The families, staff and supportive community of Asheville Primary School feel that the decision to sell the building at 441 Haywood Road and redistribute the programs currently housed there to other spaces is shortsighted and is being made hastily without a long-term plan for what is best for the community. Stakeholders’ requests for an open dialogue with district leadership and Board of Education members have been denied.
These drastic decisions that impact the entire Asheville community should not be made during a pandemic, under new leadership and without stakeholder involvement. Transparency is needed on what the actual costs and repairs are, and about why this agenda is being rammed through right now.
We request that all decisions regarding the selling of the building be put off for a minimum of two years. The district has already invested hundreds of thousands into renovations and should continue to renovate the space instead of sacrificing a long-term asset for a short-term gain. During that time, both programs should be able to keep full occupancy of the building.
The community of West Asheville would be greatly altered if the school were sold to a private buyer. The school currently serves the needs of our community by offering free and affordable high-quality preschool options to some of most vulnerable families. We request that the preschool and Montessori programs remain intact and continue to benefit from shared space and collaboration between the exceptional educators of both programs.
We request that we preserve the seven highly effective, five-star preschool classrooms on the Asheville Primary campus while continuing to branch out with additional satellite classrooms at other ACS elementary schools or other community locations that best serve Asheville’s 3- and 4-year-olds.
We request that the Montessori program be expanded to fourth and potentially fifth grade for the 2021-22 school year. Keeping our current third graders in the school as fourth graders will allow the district to collect data on students who have benefited from Montessori learning since kindergarten. This data will be essential for the district to see the benefits of public Montessori when making decisions regarding the future of the program.
We request open enrollment in APS Montessori, not limited to just siblings of current APS students, so we can obtain accurate longitudinal data on a fully functioning public Montessori school. Public Montessori schools across the U.S. have shown positive outcomes in closing the opportunity gap, especially for students of low-income backgrounds. We request that the district fully commit to Asheville Primary Montessori as a pre-K to fifth grade school instead of downgrading it to a program and limiting enrollment and therefore limiting the ability for accurate longitudinal data.
There has been significant investment in this building over the past five years, including a new playground, a new parking lot, a new media center, new gym roof, cafeteria updates and mold abatement and office renovations. Yes, the building has issues, but the staff of both programs love the space, the natural light, the safe outdoor access and more. Selling this property to a developer would change the very fabric of Haywood Road in West Asheville.
What happens in a few years post-COVID when ACS is again bursting at the seams and this building has been sold?
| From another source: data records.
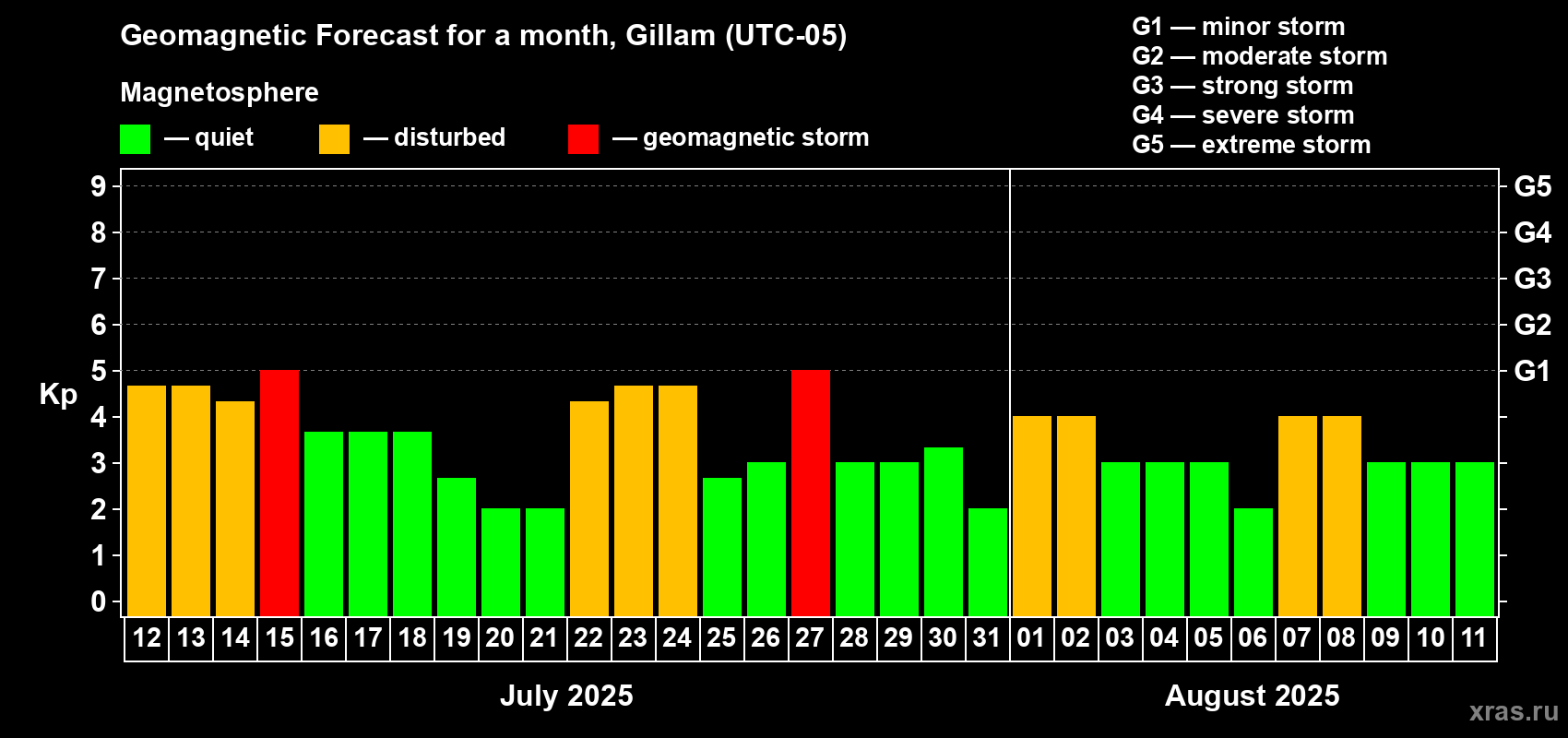 Geomagnetic Forecast for a month, Gillam (UTC-05)

Magnetosphere

— quiet — disturbed — geomagnetic storm

G1 — minor storm
G2 — moderate storm
G3 — strong storm
G4 — severe storm
G5 — extreme storm

Kp

9
8
7
6
5
4
3
2
1
0

G5
G4
G3
G2
G1

12 13 14 15 16 17 18 19 20 21 22 23 24 25 26 27 28 29 30 31 01 02 03 04 05 06 07 08 09 10 11

July 2025

August 2025

xras.ru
We all know property within Asheville City limits is not inexpensive or easy to come by.
— Stacy Claude
Co-lead Asheville Primary School Parent Teacher Collective
Editor’s note: Xpress contacted Asheville City Schools and received a response from Executive Director of Communications Ashley-Michelle Thublin with a reply from Superintendent Gene Freeman: “No official decision has been made as to whether or not the Asheville City Board of Education will sell the building and/or property of Asheville Primary. We will be hosting more meetings in the future regarding this topic. Please visit the district’s website at www.ashevillecityschools.net for additional information on Asheville Primary’s Five Year Needs Assessment as well as to review copies of all communications that have been shared with staff and families since discussions began in late August.”
Thublin also provided the following information:
“The district has:
• Made a commitment to the Montessori Program through at least the 2026-27 school year.
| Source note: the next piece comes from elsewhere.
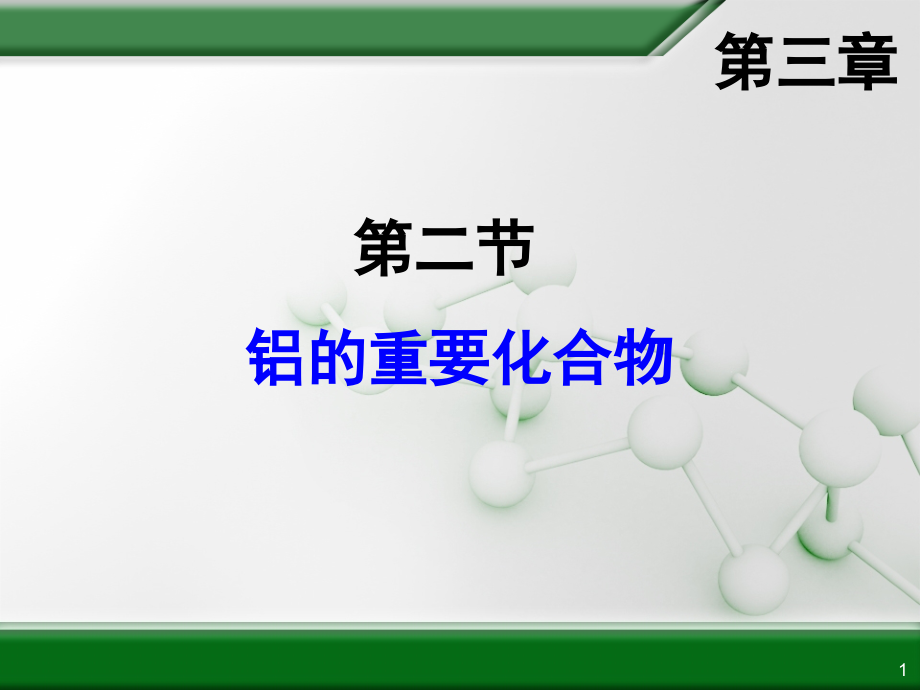 第三章

第二节

铝的重要化合物

1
• Shared that our intent is to maintain our current number of pre-K classrooms.
• Has been communicating with Asheville Primary families about the district’s inability to continue to spend hundreds of thousands of dollars for yearly, costly quick fixes and temporary Band-Aids since late August via written communications and three virtual town halls.”
One thought on “Letter: Put brakes on changes to Asheville Primary School”
The response from the superintendent in the Editor’s Note is misleading.
Dr. Freeman recommended, and the Board unanimously approved, the closure and sale of the Asheville Primary School campus at the December 7, 2020 Board of Education meeting.
Now they’re walking it back because they didn’t do it properly by parsing the meaning of “official decision.”
In addition, the communications with parents have been misleading. We were told that the virtual meetings were about the I-26 connector project, the bus loop, the parking lots, the building’s capacity, and the curriculum. Town hall meetings on the consolidation of the elementary school, decentralization of the preschool, new enrollment limits, and closure/sale of the building have not been held, to my knowledge. If they were, they were never advertised as such.